What is Bronchiolitis?

Bronchiolitis is an acute viral respiratory condition that affects mostly children between 6 months to 2 years of age. The virus causing the illness often triggers common cold symptoms like irritation of the upper airway and the nose. Narrowing of bronchioles (or tiny airways) and inflammation can also occur. Bronchiolitis is a seasonal illness which presents itself mainly between the period of November and April and differs from Bronchitis in that the latter often influences larger airways.

The condition can be triggered by numerous viruses however, the RSV or Respiratory Syncytial Virus is usually responsible. The virus is extremely contagious with almost all children being infected by it at some point. While some develop lower airway conditions like pneumonia or bronchiolitis, while most will only be affected by common colds.



Bronchiolitis Symptoms

At the onset of bronchiolitis, children will experience slight coughs, runny nose and low fevers over a period of one to three days. After this period, coughing becomes deeper and raspier, breathing becomes shallow, noisy and rapid and wheezing can occur. Symptoms will depend on the severity or extent of the infection. During infancy bronchiolitis can disrupt feeding because infants tend to be agitated and restless. The loss of appetite should improve as the condition clears. Most times there is no need for hospitalization or special medication. Hospitalization is needed in cases where infants experience severe symptoms.
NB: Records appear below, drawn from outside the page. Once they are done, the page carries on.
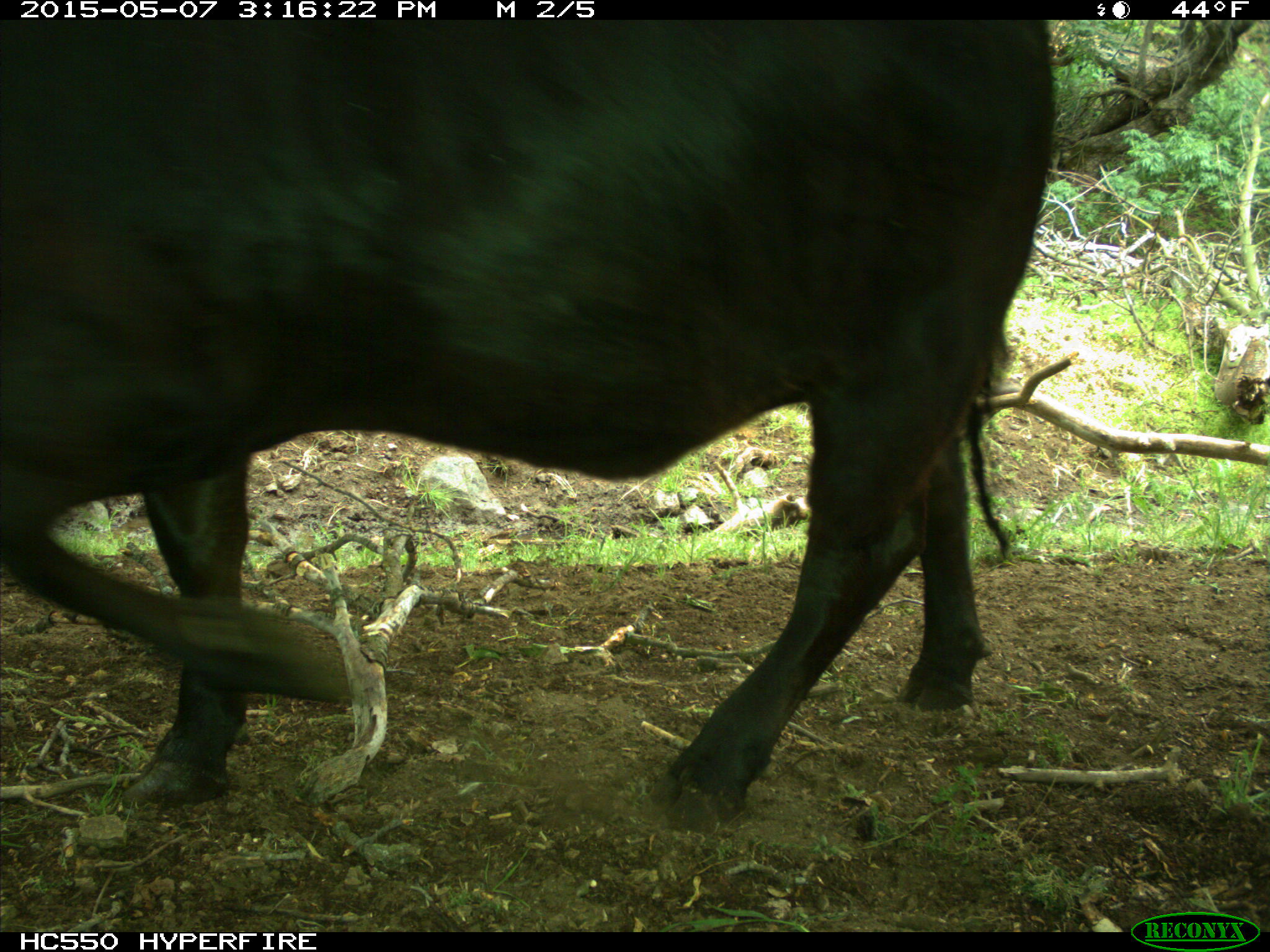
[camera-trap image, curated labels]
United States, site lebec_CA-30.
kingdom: Animalia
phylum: Chordata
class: Mammalia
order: Artiodactyla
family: Bovidae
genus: Bos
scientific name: Bos taurus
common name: domestic cow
Bos taurus (domestic cow).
Monitor children’s breathing, feeding habits and other activities, make note of changes that could indicate this or any condition. Breathing can be aggravated by constant crying and fussiness so it is important to keep infected children as calm as possible. Increased liquid intake is recommended to prevent dehydration; pairing liquids with a humidifier will also help with eliminating secretions.



Bronchiolitis Treatment

Some decongestants or cough syrup/medications that can be bought over the counter (OTCs) are sufficient. Antibiotics will not change the course of the illness nor will it lessen the time but they can be prescribed if the condition is accompanied by another infection. An oral bronchodilator can be used as well. Bronchodilators work by dilating the bronchioles and bronchi, this decreases airway restriction to facilitate air flow.
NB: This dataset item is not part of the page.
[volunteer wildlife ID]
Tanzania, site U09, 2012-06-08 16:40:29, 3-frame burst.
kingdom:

Children with RSV can spread the virus extensively through secretions. The virus can easily be passed on from humans as well as inanimate objects. Wash hands regularly, both before and after handling baby and sanitize areas that come in contact with mucous or secretions to control transmission.
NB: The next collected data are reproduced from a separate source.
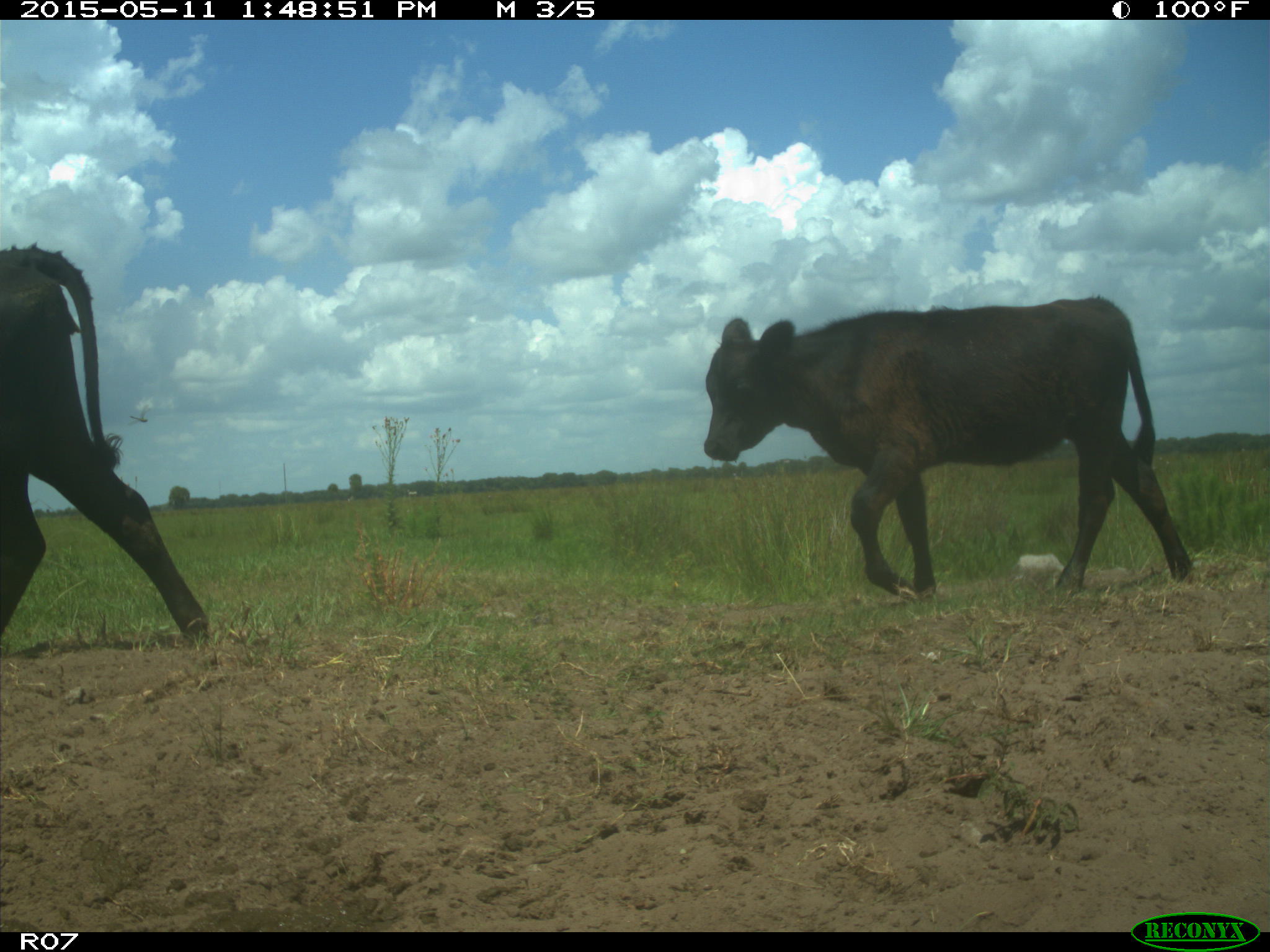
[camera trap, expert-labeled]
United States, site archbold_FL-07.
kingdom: Animalia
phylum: Chordata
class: Mammalia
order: Artiodactyla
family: Bovidae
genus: Bos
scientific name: Bos taurus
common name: domestic cow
Bos taurus (domestic cow).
Bronchiolitis is seldom a permanent condition when contracted by infants and children although some 30 percent (or more) will develop asthma or asthma related difficulties at a later stage in life. It is possible that the airway damages caused by RSV increases the risk of developing wheezing or asthma but RSV’s real contribution to this is unknown.

Bear in mind that although most cases can be treated at home, due to the victim’s age it is best to consult a doctor immediately if any of the symptoms occur or if mild symptoms being to worsen. Gain approval before administering any medication (including OTC) to avoid complicating the issue.